A girdle snapped inside her and for a second, she thought she was about to lose control of her bowels.
“Yes.” She felt inside her purse for the bottle.
“It’s Molly. Your replacement called in late with car trouble. You were already gone…”
“Room 244?”
“Room 244 has a name. Mrs. Kroner. She went into arrest fifteen minutes ago. You weren’t here and they had to call us up from surgery. Dr. Bram’s M.I.A. You’re in trouble, Shirley. You better get back here.”
Her phone beeped. “Hold on.” It was Doug. She clicked over.
“Shirl. I can’t make it.”
“Oh?” Her voice was quiet in the tunnel. She rattled the pills inside her purse but couldn’t hear how many were left.
“My patient just coded and I wasn’t there. Fuck! I should never… I can’t… I can’t do this. I shouldn’t have let it get this far. I think my wife…”
She felt dizzy. She wanted to tell him there wasn’t enough air for all of them on the bus, that she couldn’t breathe. This morning, he would have known what to say. “The hospital is calling me.”
“Shirl, you didn’t tell anyone?”
She clicked back to the other line.
Molly was saying, “Shirley? Are you there?”

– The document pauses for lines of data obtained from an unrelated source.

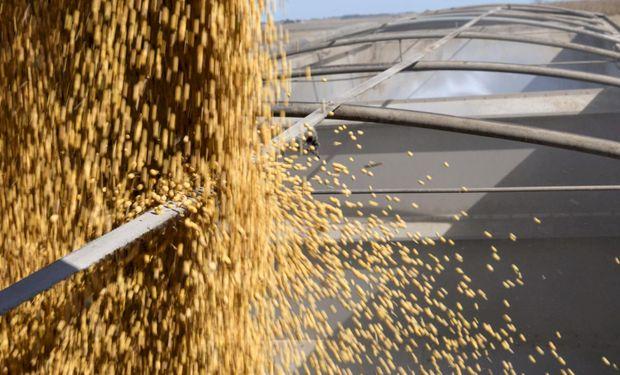 Repuntan las exportaciones de soja por mayores compras de China.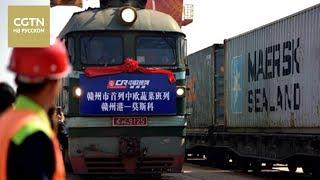 В Москву из китайского порта Ганьчжоу  отправили первый поезд с овощами[Age0+]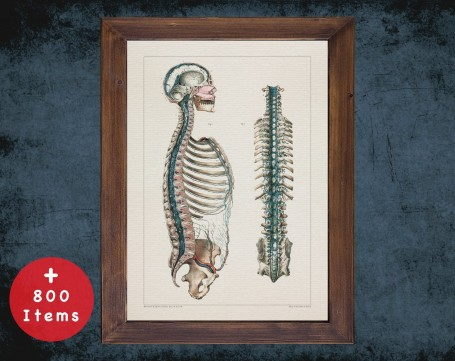 Anatomy art, DURAL VENOUS SPINE, medical student gift, Neurologist and Neurology, doctor office decor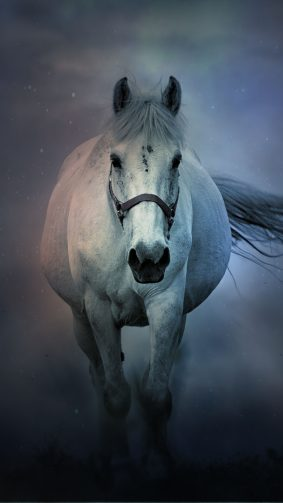 White Horse Running 4K Ultra HD Mobile Wallpaper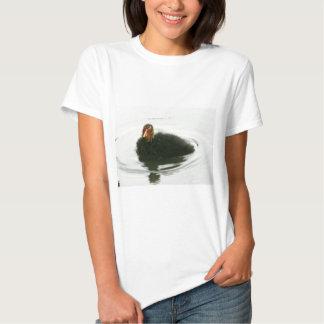 Baby Moorhens T Shirt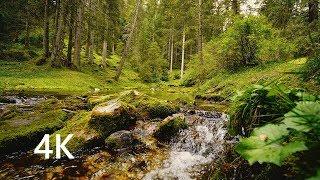 ساعتان من أصوات الغابة ، خرير المياه وزقزقة العصافير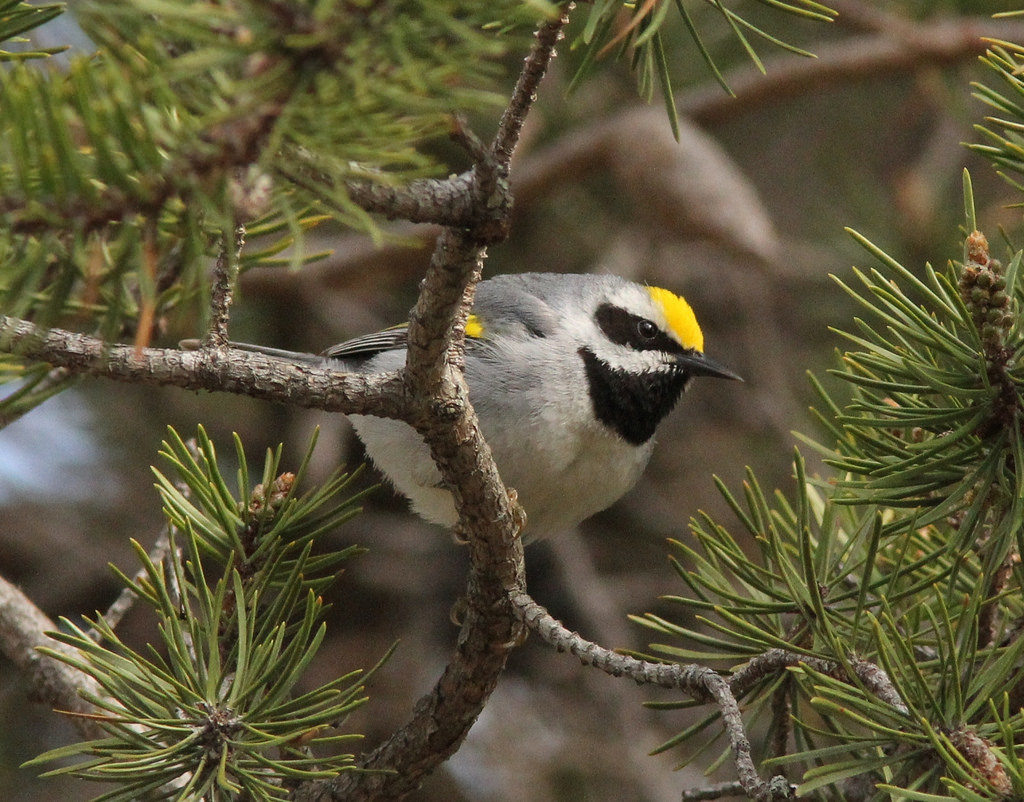 Golden-winged Warbler, Tawas Point State by Caleb Putnam, on Flickr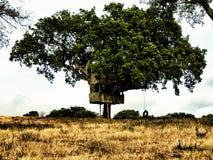 Baum-Haus Lizenzfreies Stockfoto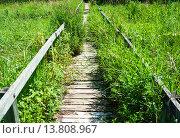 Купить «Overgrown long wooden boardwalk», фото № 13808967, снято 18 ноября 2019 г. (c) PantherMedia / Фотобанк Лори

She was picturing Mrs. Kroner. Of course Shirl knew her name. It was the others who never used names. Mrs. Kroner who took her hand and said, “I’m so ashamed” when Shirl changed out the sheets again.
“I’m not Shirley.”
“What?”
“My name’s Shirl. It’s not a nickname. Shirl’s my given name.”
“Uh. Okay.”
Shirl could feel the heat on her lips before she spoke. “I could sue.” The word hissed.
“Sue? What are you talking about?”
“Sexual harassment. Dr. Bram.”
The bus was quiet.
“Look. Shirl…” The way Molly’s tongue got stuck on the “l” made Shirl smile. “Calm down. Why don’t you come back in and we can talk.”
But she didn’t feel like talking. She slipped her phone into her purse. She hadn’t hung up and Molly was still muttering, “Shirl, Shirl, Shirl…” deep down in the blackout of the purse.
The frowning woman had fallen asleep. The bus was dark. It wasn’t going anywhere. Shirl pulled the bottle of pills out. She started to count them, but she was so tired. She emptied the pills into her hand. She could just sleep and never wake up. From far away she heard her name.